Personal information
- Born: August 9, 1919 Marlow, Oklahoma, U.S.
- Died: July 25, 2005 (aged 85) Aspen, Colorado, U.S.
- Listed height: 5 ft 8 in (1.73 m)
- Listed weight: 188 lb (85 kg)

Career information
- High school: Clinton (Clinton, Oklahoma)
- College: Oklahoma A&M (1938–1941)
- NFL draft: 1942: undrafted

Career history
- Detroit Lions (1943–1945); Cleveland Rams (1945);

Awards and highlights
- NFL champion (1945);
- Stats at Pro Football Reference

= Sonny Liles =

American football player (1919–2005)

Elvin Maerle "Sonny" Liles (August 9, 1919 – July 25, 2005) was an American professional football guard who played three seasons in the National Football League (NFL) with the Detroit Lions and Cleveland Rams. He played college football at Oklahoma A&M College.

==Early life and college==
Elvin Maerle Liles was born on August 9, 1919, in Marlow, Oklahoma. He attended Clinton High School in Clinton, Oklahoma.

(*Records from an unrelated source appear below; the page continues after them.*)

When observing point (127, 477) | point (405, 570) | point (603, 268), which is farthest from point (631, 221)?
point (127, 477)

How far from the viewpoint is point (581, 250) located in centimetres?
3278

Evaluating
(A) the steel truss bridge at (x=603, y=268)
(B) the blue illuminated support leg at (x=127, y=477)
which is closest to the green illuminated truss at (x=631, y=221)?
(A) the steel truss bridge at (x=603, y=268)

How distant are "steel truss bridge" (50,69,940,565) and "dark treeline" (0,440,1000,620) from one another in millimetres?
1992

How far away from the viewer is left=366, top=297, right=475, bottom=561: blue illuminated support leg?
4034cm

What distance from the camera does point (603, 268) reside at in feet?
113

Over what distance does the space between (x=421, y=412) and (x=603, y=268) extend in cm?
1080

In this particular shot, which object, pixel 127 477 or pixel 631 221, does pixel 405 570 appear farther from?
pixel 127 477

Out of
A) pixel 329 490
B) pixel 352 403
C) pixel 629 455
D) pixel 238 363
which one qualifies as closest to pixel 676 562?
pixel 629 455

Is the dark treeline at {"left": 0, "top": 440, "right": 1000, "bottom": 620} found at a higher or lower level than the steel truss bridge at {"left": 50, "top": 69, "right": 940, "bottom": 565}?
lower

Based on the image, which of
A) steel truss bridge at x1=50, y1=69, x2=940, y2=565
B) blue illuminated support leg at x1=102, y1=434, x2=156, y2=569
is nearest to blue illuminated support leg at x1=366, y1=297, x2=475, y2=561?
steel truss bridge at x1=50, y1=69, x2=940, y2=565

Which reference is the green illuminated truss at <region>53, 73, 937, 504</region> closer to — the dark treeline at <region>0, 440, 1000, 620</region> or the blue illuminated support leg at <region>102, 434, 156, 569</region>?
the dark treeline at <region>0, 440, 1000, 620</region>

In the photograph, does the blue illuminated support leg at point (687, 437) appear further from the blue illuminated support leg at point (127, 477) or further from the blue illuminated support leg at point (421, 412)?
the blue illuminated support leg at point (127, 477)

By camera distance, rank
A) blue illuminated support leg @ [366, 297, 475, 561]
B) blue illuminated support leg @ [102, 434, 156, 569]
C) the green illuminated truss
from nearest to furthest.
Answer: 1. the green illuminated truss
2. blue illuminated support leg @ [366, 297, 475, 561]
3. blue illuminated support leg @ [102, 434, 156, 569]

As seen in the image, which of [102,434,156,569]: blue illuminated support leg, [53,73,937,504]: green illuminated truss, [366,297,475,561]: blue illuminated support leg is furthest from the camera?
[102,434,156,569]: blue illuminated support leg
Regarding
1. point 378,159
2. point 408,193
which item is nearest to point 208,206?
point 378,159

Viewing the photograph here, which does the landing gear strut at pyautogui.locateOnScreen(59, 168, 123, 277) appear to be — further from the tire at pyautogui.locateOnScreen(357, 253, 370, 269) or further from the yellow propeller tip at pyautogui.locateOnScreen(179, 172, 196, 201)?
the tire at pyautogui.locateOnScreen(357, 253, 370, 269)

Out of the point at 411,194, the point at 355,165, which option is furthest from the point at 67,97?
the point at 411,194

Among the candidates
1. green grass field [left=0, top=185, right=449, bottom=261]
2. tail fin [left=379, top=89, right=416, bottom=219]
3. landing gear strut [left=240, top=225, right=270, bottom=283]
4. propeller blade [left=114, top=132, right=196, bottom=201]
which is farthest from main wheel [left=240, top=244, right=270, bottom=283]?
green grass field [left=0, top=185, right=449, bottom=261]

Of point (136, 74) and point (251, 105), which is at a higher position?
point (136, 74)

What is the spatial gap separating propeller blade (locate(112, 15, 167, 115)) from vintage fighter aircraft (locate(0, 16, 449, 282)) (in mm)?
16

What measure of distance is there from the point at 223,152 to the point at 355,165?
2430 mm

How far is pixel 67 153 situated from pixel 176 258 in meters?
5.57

Liles played college football for the Oklahoma A&M Cowboys of Oklahoma Agricultural and Mechanical College. He was on the freshman team in 1938 and a three-year letterman from 1939 to 1941.

==Professional career==
Liles served a stint in the United States Army after his college career. He went undrafted in the 1942 NFL draft. Liles signed with the Detroit Lions in 1943 and played in five games that year. He suffered a knee injury during the 1943 season. He became a free agent after the season and re-signed with the Lions on August 15, 1944. Liles appeared in nine games in 1944 and recorded one interception for 14 yards. He played in one game for the Lions in 1945 before being waived on September 25, 1945.

Liles was then claimed off waivers by the Cleveland Rams and played in eight games for them during the 1945 season, totaling one interception for six yards. Liles was eligible to play for Cleveland in their victory in that season’s championship, but did not.

==Personal life==
Liles died on July 25, 2005, in Aspen, Colorado.